It's not just Oracle
I'm at the brown end of this and can tell you that (at least) Microsoft Azure and SAP have also been impacted by this outage.
It has provisionally been attributed to a cooling failure caused by a power surge. (this may change)
Oracle, Netsuite, and Microsoft's clouds have gone down, hard, in the Sydney, Australia, region likely due to an issue at a datacenter provider in which both are tenants.

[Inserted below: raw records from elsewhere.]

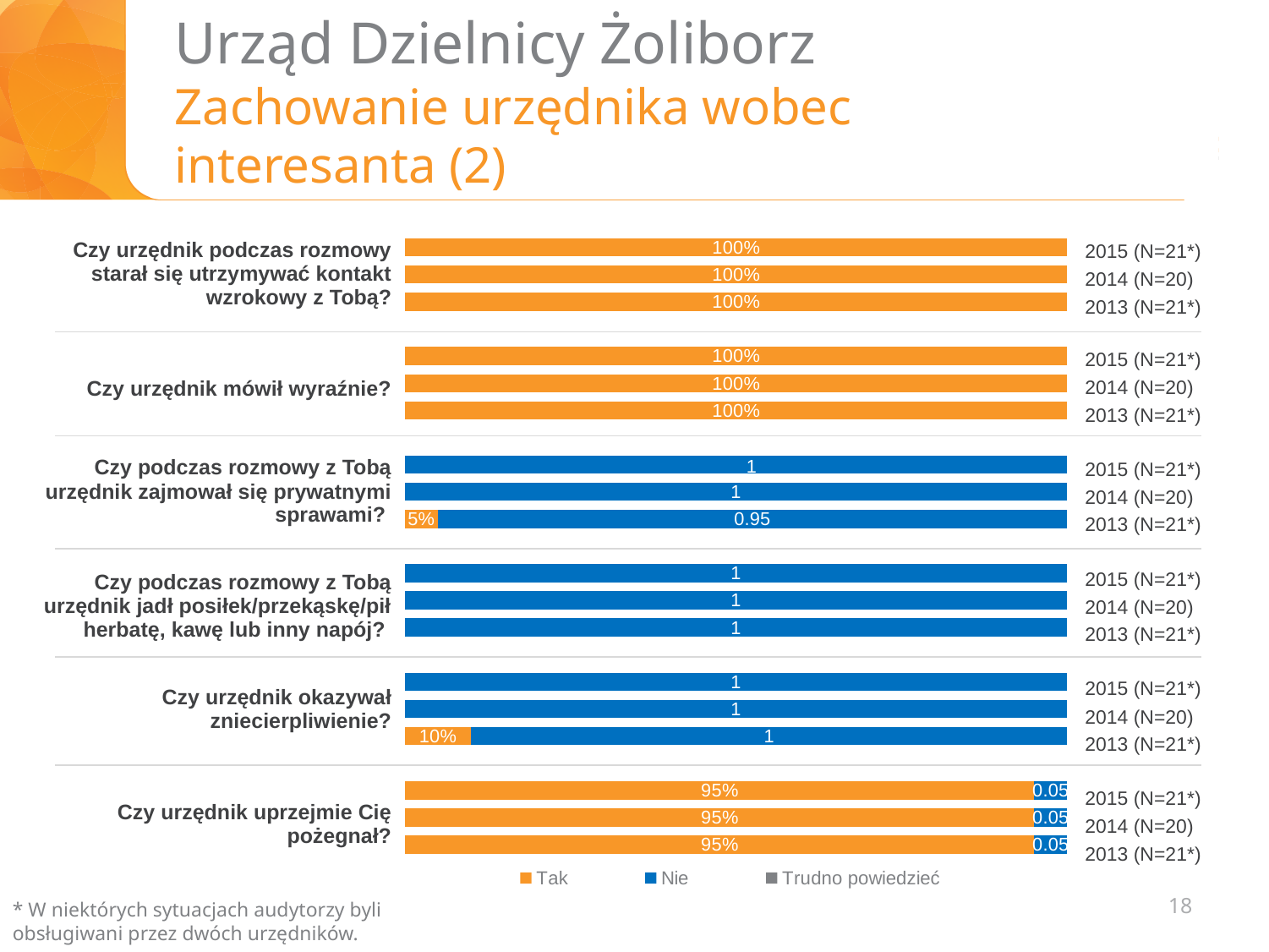
What is the 'Tak' value for 2014 (N=20) for the question 'Czy urzędnik uprzejmie Cię pożegnał?' 95% What is the 'Nie' value for 2013 (N=21*) for the question 'Czy podczas rozmowy z Tobą urzędnik zajmował się prywatnymi sprawami?' 0.95 Which is larger for 2013 (N=21*) in the question 'Czy urzędnik okazywał zniecierpliwienie?': the 'Tak' bar or the 'Nie' bar? Nie What are the legend entries of the chart? Tak, Nie, Trudno powiedzieć What kind of chart is shown on the slide? bar chart What is the 'Nie' value for 2014 (N=20) for the question 'Czy podczas rozmowy z Tobą urzędnik jadł posiłek/przekąskę/pił herbatę, kawę lub inny napój?' 1 How many survey questions are shown on the chart? 6 What is the 'Nie' value for 2015 (N=21*) for the question 'Czy urzędnik uprzejmie Cię pożegnał?' 0.05 How many series does the legend list? 3 What is the 'Tak' value for 2015 (N=21*) for the question 'Czy urzędnik mówił wyraźnie?' 100% What is the 'Tak' value for 2013 (N=21*) for the question 'Czy urzędnik okazywał zniecierpliwienie?' 10% What is the 'Tak' value for 2013 (N=21*) for the question 'Czy podczas rozmowy z Tobą urzędnik zajmował się prywatnymi sprawami?' 5%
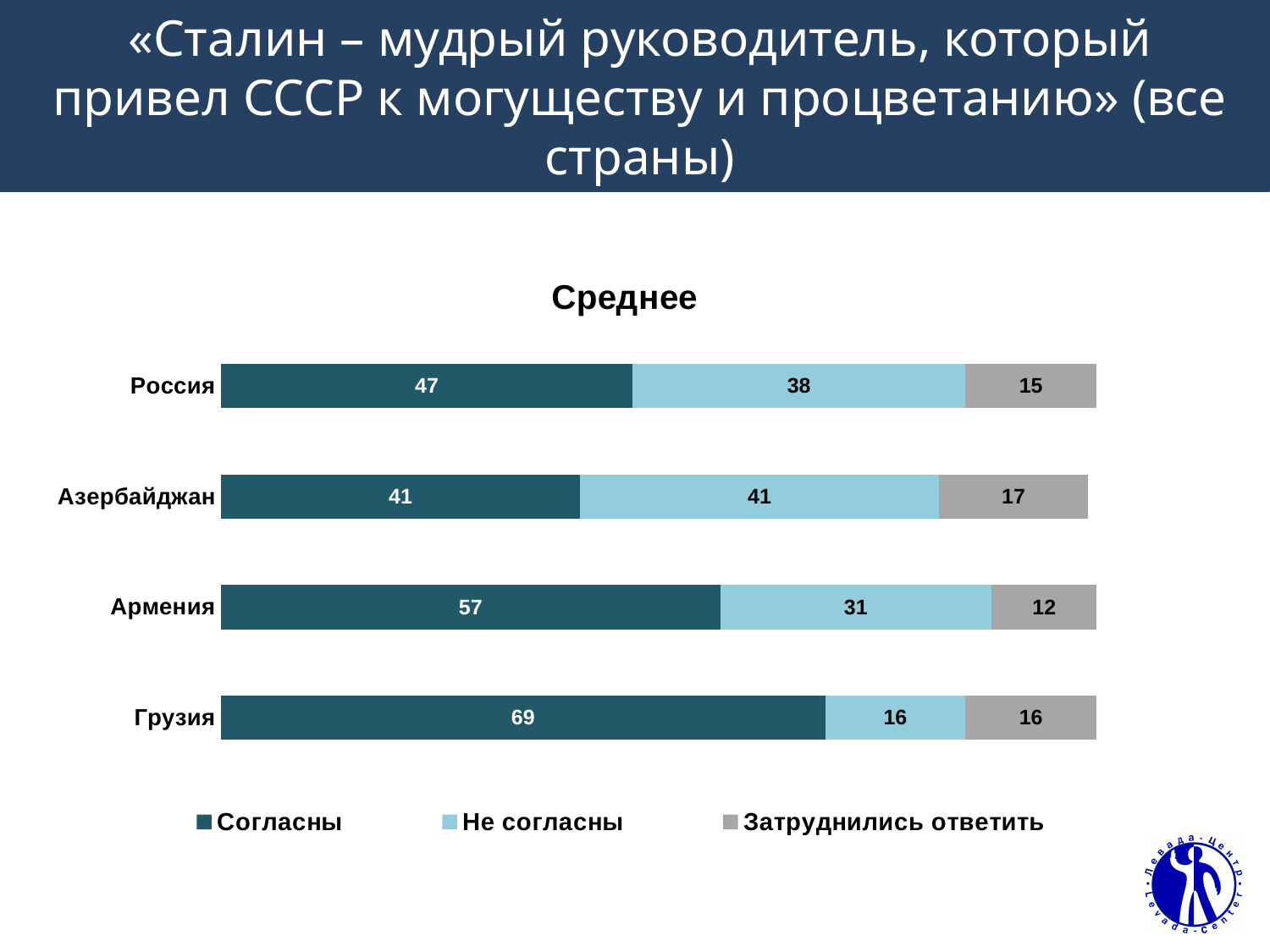
Which country has the lowest value for "Не согласны"? Грузия How many series does the legend list? 3 Which country has the highest value for "Согласны"? Грузия What kind of chart is shown on the slide? Stacked bar chart Which is larger: the "Согласны" value for Армения or for Азербайджан? Армения What is the title of the chart? Среднее What is the value for "Согласны" for Грузия? 69 How many countries are shown on the chart? 4 What is the total of the stacked bar for Армения? 100 What is the value for "Затруднились ответить" for Азербайджан? 17 What is the value for "Не согласны" for Россия? 38 What is the difference between the "Согласны" values for Грузия and Россия? 22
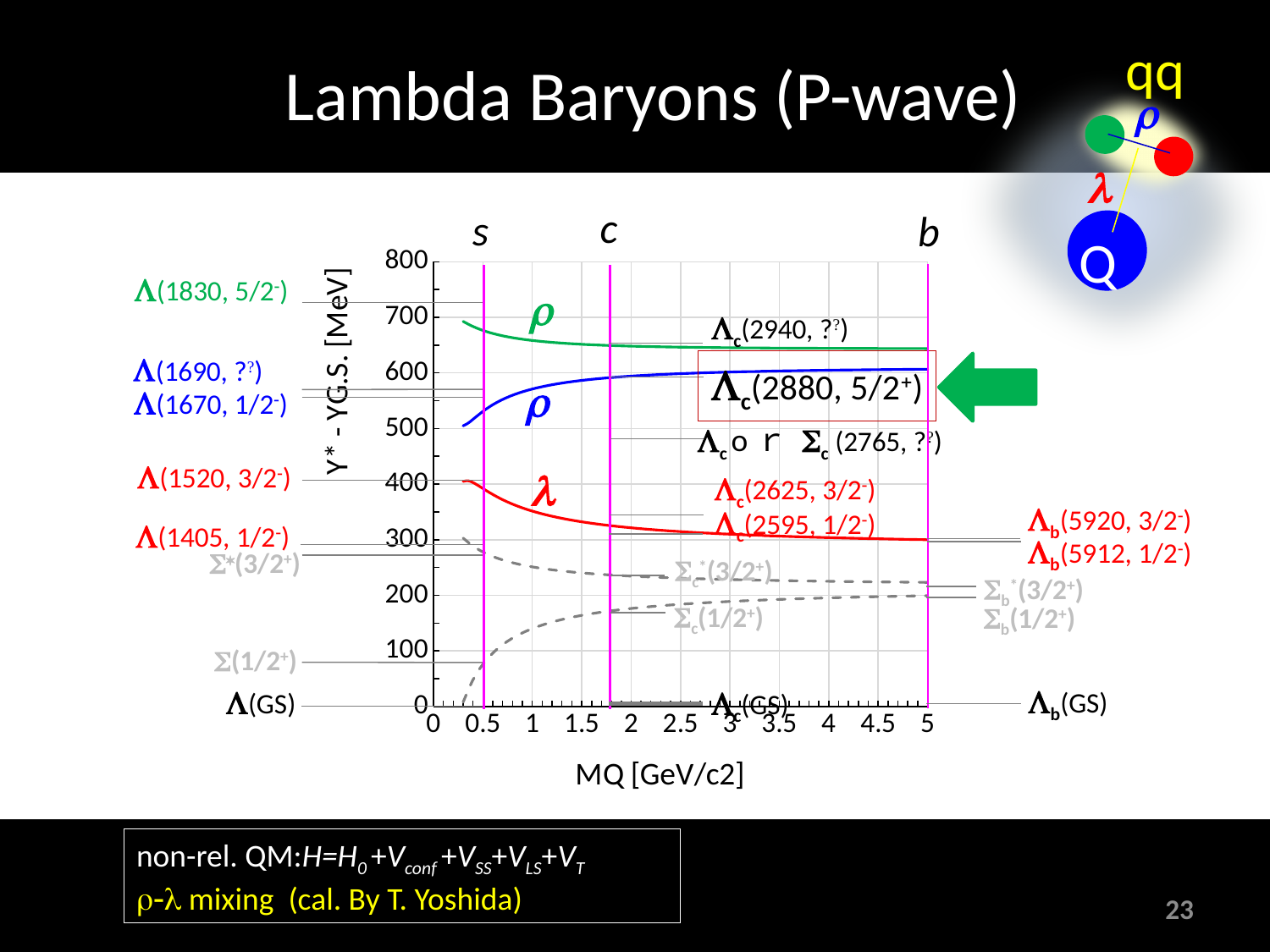
What is the maximum value shown on the y axis of the chart? 800 What kind of chart is shown on the slide? line chart At the vertical line labelled s, is the green ρ curve greater or less than 600 MeV? greater What is the label of the y axis of the chart? Y* - YG.S. [MeV] At the vertical line labelled s, which curve is higher, the green ρ curve or the blue ρ curve? green ρ curve Does the blue ρ curve rise or fall as MQ increases? rise How many vertical magenta lines (labelled s, c, b) are drawn on the chart? 3 What is the label of the x axis of the chart? MQ [GeV/c2] Does the green ρ curve rise or fall as MQ increases? fall At the vertical line labelled c, is the red λ curve greater or less than 400 MeV? less Does the red λ curve rise or fall as MQ increases? fall At the vertical line labelled s, is the blue ρ curve greater or less than 600 MeV? less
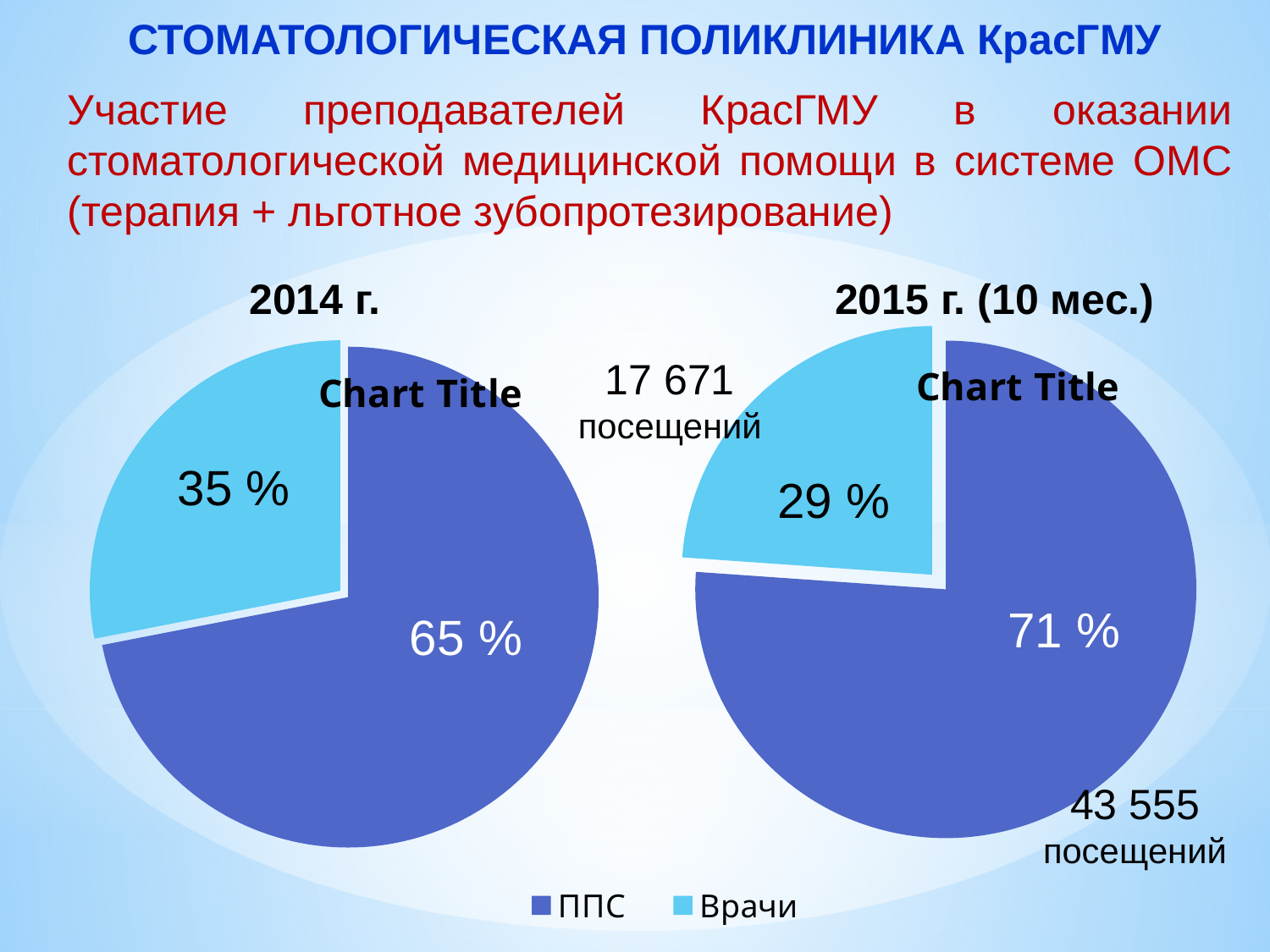
In the 2014 г. pie chart, what share is shown for Врачи? 35 % In the 2014 г. pie chart, which category has the largest slice? ППС How many entries does the shared legend below the charts list? 2 In the 2015 г. (10 мес.) pie chart, what share is shown for ППС? 71 % What kind of chart is used for the 2014 г. and 2015 г. (10 мес.) data? Pie chart In the 2015 г. (10 мес.) pie chart, which category has the smallest slice? Врачи According to the legend, which colour represents Врачи? Light blue Is the Врачи share larger in the 2014 г. chart or in the 2015 г. (10 мес.) chart? 2014 г. How many slices does the 2015 г. (10 мес.) pie chart have? 2 In the 2014 г. pie chart, by how many percentage points does the ППС share exceed the Врачи share? 30 percentage points In the 2015 г. (10 мес.) pie chart, what share is shown for Врачи? 29 %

The Big Red Cloud first advised customers of an outage at 2129 Sydney time (1229 UTC) on Wednesday, and 29 minutes later wrote to inform customers that the …
> We should move one monitoring systems to a different DC
No, you should be running in more than one DC, or at least more than one AZ in the DC.
A different DC will have its own set of vulnerabilities to an outage. As long as you are in a single AZ you will go down with that AZ.
The Big Red Cloud first advised customers of an outage at 2129 Sydney time (1229 UTC) on Wednesday, and 29 minutes later wrote to inform customers that the outage had started earlier than its first emailed advisory – at 1015 UTC.Well, not for those who host their email in those data centres.Oracle’s second email delivered the mixed message that: “We are still investigating an issue in the Australia East (Sydney) region that is impacting multiple OCI services. We have identified root cause of service failures and are working to mitigate the issue.”
At least Azure Availability Zones work as documented (unlike Google's) - all the impacted VMs in AU East I'm responsible for all failed over correctly to one of the other functional AZs.
It seems most of these outages are due to design and cost choices at the customer layer rather than a complete failure of cloud substrate. If as a customer you're not considering a DC as a point of failure then you will have an unplanned outage at some point during your operations.
"proactively powered down a small subset of selected compute and storage scale units, to avoid damage to hardware."
So the combined penalties that Azure might fork out for an outage on their cloud is less than the cost of a selection of compute and storage. Nah. I reckon they powered down that hardware because the data on that hardware might have become irretrievable. Hardware can be replaced. Data is a different liability altogether
Sounds like we haven't heard the whole story. Mind you after Azure token signing keys were exfiltrated earlier this year, we are getting used to not hearing the whole story from Microsoft.